Work to complete ▸ Reproduce the text of every entry below word for word, omitting the pictures.

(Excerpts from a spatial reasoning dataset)
######

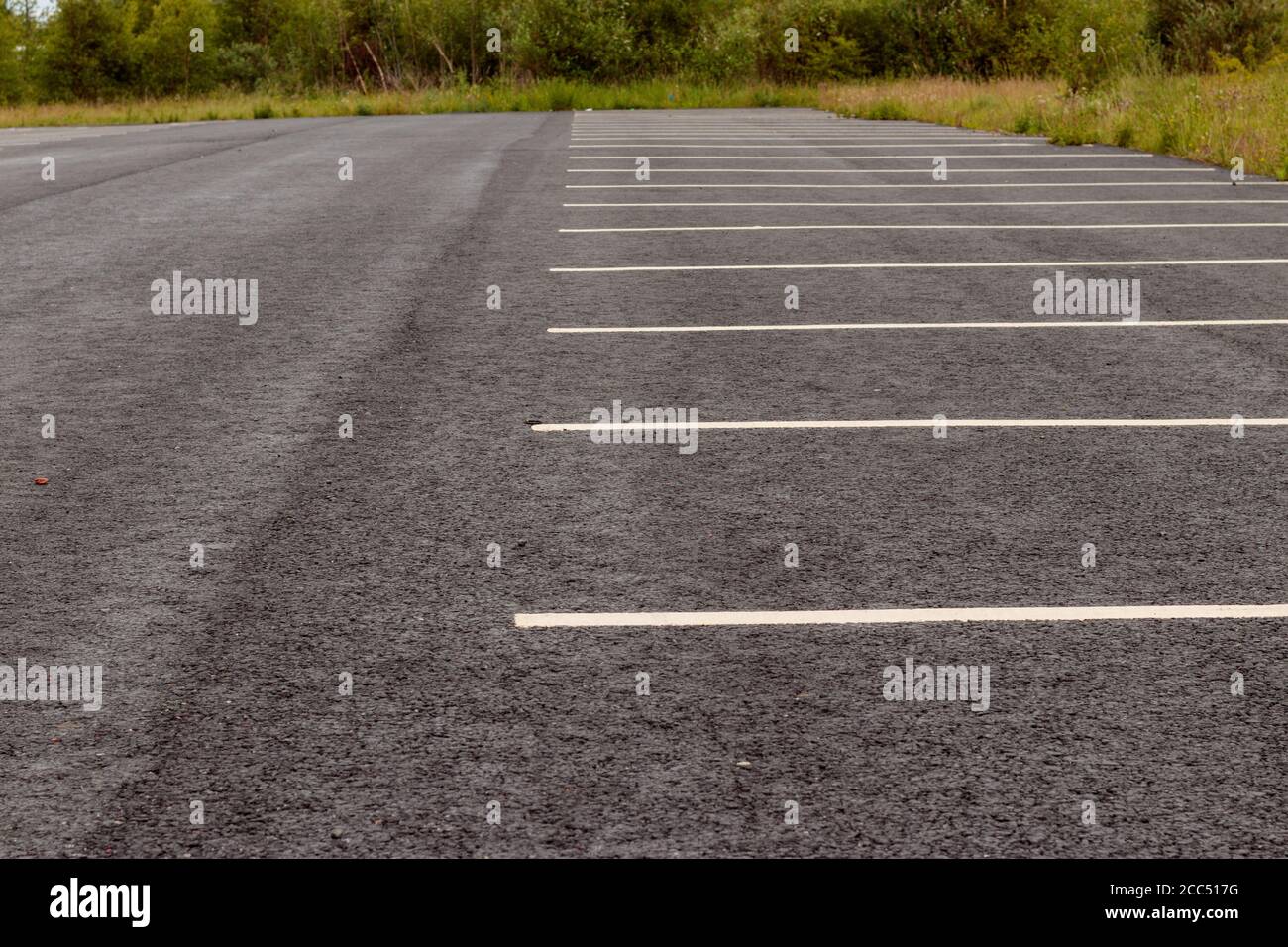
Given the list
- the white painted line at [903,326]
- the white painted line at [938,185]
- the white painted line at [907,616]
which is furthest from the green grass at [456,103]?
the white painted line at [907,616]

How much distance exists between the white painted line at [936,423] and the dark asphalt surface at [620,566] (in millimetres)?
123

######

Answer ▸
Given the list
- the white painted line at [903,326]
- the white painted line at [938,185]
- the white painted line at [907,616]
which is furthest from the green grass at [456,103]?
the white painted line at [907,616]

How much distance exists between the white painted line at [936,423] and the dark asphalt surface at [620,566] (in millimetres)?
123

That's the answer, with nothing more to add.